Rahul Gandhi holds the high ground of morality when it suits him.
Rahul Gandhi, son of India’s erstwhile prime minister Rajiv Gandhi, and the Congress Party president, Sonia Gandhi, has been a reluctant political player. He has often been accused of disappearing as quickly as he has been appearing.
But that Rahul Gandhi, vice-president of the Congress Party, can be brash, and awfully brash at that, is a quality that few have been aware of.
Some days ago, when Indian Prime Minister Manmohan Singh was about to meet President Barak Obama in the US, Rahul barged into a press conference in New Delhi and rubbished a government ordinance which sought to protect convicted criminal members of parliament from disqualification.
He said the ordinance needed to be thrown out.
(The Congress heads a coalition government in New Delhi.
Rahul’s statement and the lack of propriety he displayed at the press meet not only unnerved Congress Party circles, but also undermined the status of the prime minister – particularly at a time when he was set to meet Obama and later Pakistani Prime Minister Nawaz Sharif.
Sharif commented on this, even going to the extent of describing Manmohan Singh as a “rustic woman”. Sharif, however, denied this.
While Rahul’s statement on the ordinance was welcomed by most people – because nobody wants convicts to rule the country — there was uniform condemnation of way he went about it.
Commentators wondered whether such unseemly behaviour by any other Congressman would have been tolerated by the party leadership.
Obviously, in a country like India where dynastic politics of the Nehru-Gandhi family (Jawaharlal Nehru was India’s first prime minister and Rahul’s great-grandfather) is a fact, Rahul is the heir to the throne and the unannounced prime ministerial candidate for the 2014 general elections. And such a man can do no wrong, and here the end justifies the means.
The ordinance was thrown out a couple of days ago, just as Rahul had wished, and just as most Indians too.
Selective high moral ground
But Rahul’s brazen act (some have compared him to his father, who sacked the Foreign Secretary during a press conference in the late 1980s) has been uniformly slammed.

— STORED DATA —
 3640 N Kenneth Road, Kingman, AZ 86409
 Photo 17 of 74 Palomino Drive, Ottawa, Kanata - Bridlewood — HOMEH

— EXERCISES TO COMPLETE —
A - Quote from the article on Rahul Gandhi the part that opens with the words containing "He said the" and closes with "the party leadership.".
B - Answer these questions using the article on Rahul Gandhi:
(i) What did the government ordinance seek to protect convicted criminal members of parliament from?
(ii) Who does the article name as Rahul's great-grandfather?
(iii) What does the article say Rahul's father did in the late 1980s?

— RESULTS —
A -
He said the ordinance needed to be thrown out.
(The Congress heads a coalition government in New Delhi.
Rahul’s statement and the lack of propriety he displayed at the press meet not only unnerved Congress Party circles, but also undermined the status of the prime minister – particularly at a time when he was set to meet Obama and later Pakistani Prime Minister Nawaz Sharif.
Sharif commented on this, even going to the extent of describing Manmohan Singh as a “rustic woman”. Sharif, however, denied this.
While Rahul’s statement on the ordinance was welcomed by most people – because nobody wants convicts to rule the country — there was uniform condemnation of way he went about it.
Commentators wondered whether such unseemly behaviour by any other Congressman would have been tolerated by the party leadership.

B -
(i) Disqualification.
(ii) Jawaharlal Nehru, India's first prime minister.
(iii) He sacked the Foreign Secretary during a press conference.